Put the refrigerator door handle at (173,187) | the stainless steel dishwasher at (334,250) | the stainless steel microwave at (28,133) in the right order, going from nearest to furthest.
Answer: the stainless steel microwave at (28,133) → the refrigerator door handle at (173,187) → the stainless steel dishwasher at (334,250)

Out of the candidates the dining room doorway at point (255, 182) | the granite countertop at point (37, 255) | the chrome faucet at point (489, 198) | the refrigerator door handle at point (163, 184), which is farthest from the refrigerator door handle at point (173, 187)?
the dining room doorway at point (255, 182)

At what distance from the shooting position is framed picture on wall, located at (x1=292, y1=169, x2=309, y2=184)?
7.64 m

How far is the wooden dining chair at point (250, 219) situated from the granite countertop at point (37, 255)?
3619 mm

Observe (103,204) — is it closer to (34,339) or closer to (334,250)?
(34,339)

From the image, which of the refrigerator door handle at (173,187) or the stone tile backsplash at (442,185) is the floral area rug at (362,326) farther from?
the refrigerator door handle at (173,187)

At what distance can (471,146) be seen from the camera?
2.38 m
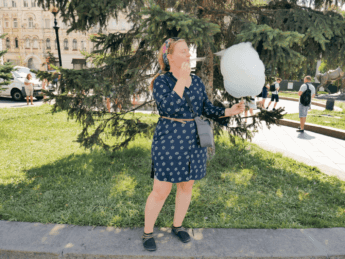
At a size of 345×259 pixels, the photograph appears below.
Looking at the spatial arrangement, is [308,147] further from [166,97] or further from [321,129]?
[166,97]

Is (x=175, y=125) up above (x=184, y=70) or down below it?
below

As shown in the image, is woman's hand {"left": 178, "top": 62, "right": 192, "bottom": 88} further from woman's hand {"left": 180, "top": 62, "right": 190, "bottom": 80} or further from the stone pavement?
the stone pavement

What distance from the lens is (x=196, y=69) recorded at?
5051 mm

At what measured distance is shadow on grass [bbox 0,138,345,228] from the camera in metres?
3.20

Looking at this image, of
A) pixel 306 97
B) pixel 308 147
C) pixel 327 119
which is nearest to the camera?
pixel 308 147

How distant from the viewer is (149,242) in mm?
2672

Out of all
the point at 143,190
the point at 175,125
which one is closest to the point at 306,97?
the point at 143,190

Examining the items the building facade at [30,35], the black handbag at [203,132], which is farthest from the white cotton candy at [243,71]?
the building facade at [30,35]

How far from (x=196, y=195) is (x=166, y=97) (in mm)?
2050

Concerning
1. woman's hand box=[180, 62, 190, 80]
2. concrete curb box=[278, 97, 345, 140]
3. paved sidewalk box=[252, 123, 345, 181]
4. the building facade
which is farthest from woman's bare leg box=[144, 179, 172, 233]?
the building facade

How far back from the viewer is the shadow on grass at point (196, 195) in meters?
3.20

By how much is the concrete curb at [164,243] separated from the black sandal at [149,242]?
0.04 meters

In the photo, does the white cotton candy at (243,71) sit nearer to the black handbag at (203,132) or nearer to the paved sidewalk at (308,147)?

════════════════

● Work instructions
Render the stretch from the line containing "From the image, which" through the end of the records as a Markdown table with the columns No. and Text, numbering each line and skipping blank ones. Leave the pictures out of the table.

● Answer to the task
| No. | Text |
|---|---|
| 1 | From the image, which of the refrigerator door handle at (173,187) or the stone tile backsplash at (442,185) is the floral area rug at (362,326) farther from? |
| 2 | the refrigerator door handle at (173,187) |
| 3 | At what distance can (471,146) be seen from the camera? |
| 4 | 2.38 m |
| 5 | At a size of 345×259 pixels, the photograph appears below. |
| 6 | Looking at the spatial arrangement, is [308,147] further from [166,97] or further from [321,129]? |
| 7 | [166,97] |
| 8 | Is (x=175, y=125) up above (x=184, y=70) or down below it? |
| 9 | below |
| 10 | As shown in the image, is woman's hand {"left": 178, "top": 62, "right": 192, "bottom": 88} further from woman's hand {"left": 180, "top": 62, "right": 190, "bottom": 80} or further from the stone pavement? |
| 11 | the stone pavement |
| 12 | What distance from the lens is (x=196, y=69) recorded at? |
| 13 | 5051 mm |
| 14 | At what measured distance is shadow on grass [bbox 0,138,345,228] from the camera in metres? |
| 15 | 3.20 |
| 16 | Looking at this image, of |
| 17 | A) pixel 306 97 |
| 18 | B) pixel 308 147 |
| 19 | C) pixel 327 119 |
| 20 | which is nearest to the camera? |
| 21 | pixel 308 147 |
| 22 | How distant from the viewer is (149,242) in mm? |
| 23 | 2672 |
| 24 | Out of all |
| 25 | the point at 143,190 |
| 26 | the point at 175,125 |
| 27 | which one is closest to the point at 306,97? |
| 28 | the point at 143,190 |
| 29 | Examining the items the building facade at [30,35], the black handbag at [203,132], which is farthest from the white cotton candy at [243,71]? |
| 30 | the building facade at [30,35] |
| 31 | How far from (x=196, y=195) is (x=166, y=97) (in mm)? |
| 32 | 2050 |
| 33 | Concerning |
| 34 | 1. woman's hand box=[180, 62, 190, 80] |
| 35 | 2. concrete curb box=[278, 97, 345, 140] |
| 36 | 3. paved sidewalk box=[252, 123, 345, 181] |
| 37 | 4. the building facade |
| 38 | which is farthest from woman's bare leg box=[144, 179, 172, 233]? |
| 39 | the building facade |
| 40 | How far back from the viewer is the shadow on grass at point (196, 195) in meters? |
| 41 | 3.20 |
| 42 | By how much is the concrete curb at [164,243] separated from the black sandal at [149,242]? |
| 43 | 0.04 meters |
| 44 | In the photo, does the white cotton candy at (243,71) sit nearer to the black handbag at (203,132) or nearer to the paved sidewalk at (308,147)? |